One of the biggest complaints from coastal residents is that more is not being done to keep crude from hitting the coast and getting into the wetlands.
Now that BP has agreed to put $20 billion into an account to fund claims, many folks along the coast are asking when more will be done to protect the fisheries and keep more oil out of the marsh.
While people welcome the promise of money to help pay the bills, they worry about what is further down the road.
"They're filled with the uncertainty of they don't know where they are going to get their next dollar from," LSU Agcenter Fisheries Agent Rusty Gaude (pronounced "go-day") said. "It is as serious if not more serious than Hurricanes Katrina and Rita."
Mike Voisin's family has been making a living off the coastal waters since the 1800's.

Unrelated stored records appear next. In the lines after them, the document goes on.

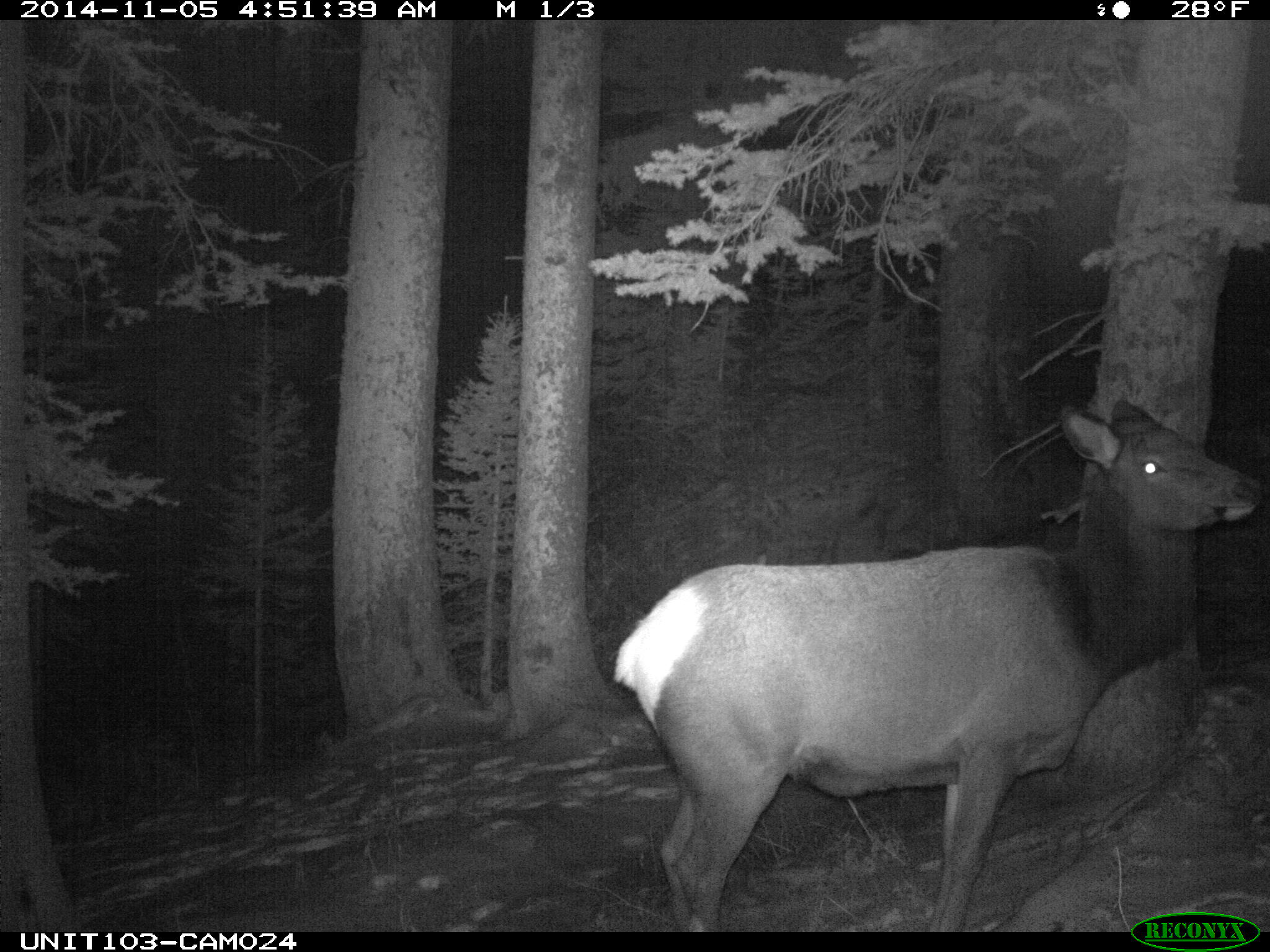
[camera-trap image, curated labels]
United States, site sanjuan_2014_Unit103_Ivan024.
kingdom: Animalia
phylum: Chordata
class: Mammalia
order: Artiodactyla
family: Cervidae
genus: Cervus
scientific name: Cervus elaphus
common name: red deer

"I'm an 8th generation oyesterman," he explained. "Am I the last generation of oyster fisherman? That's a very real threat."
Voisin fought back tears as he talked about it.
"It just hurts... there isn't an answer."
He is trying to remain confident that there will be a great future for the seafood of Louisiana, but he doesn't know how.
Listen to Voisin here.
Many asked after President Obama's Oval Office Address why he didn't talk about defending the coast.
Retired Army General Russel Honore has called for the military to take over the shoreline defense and treat it like an invading enemy.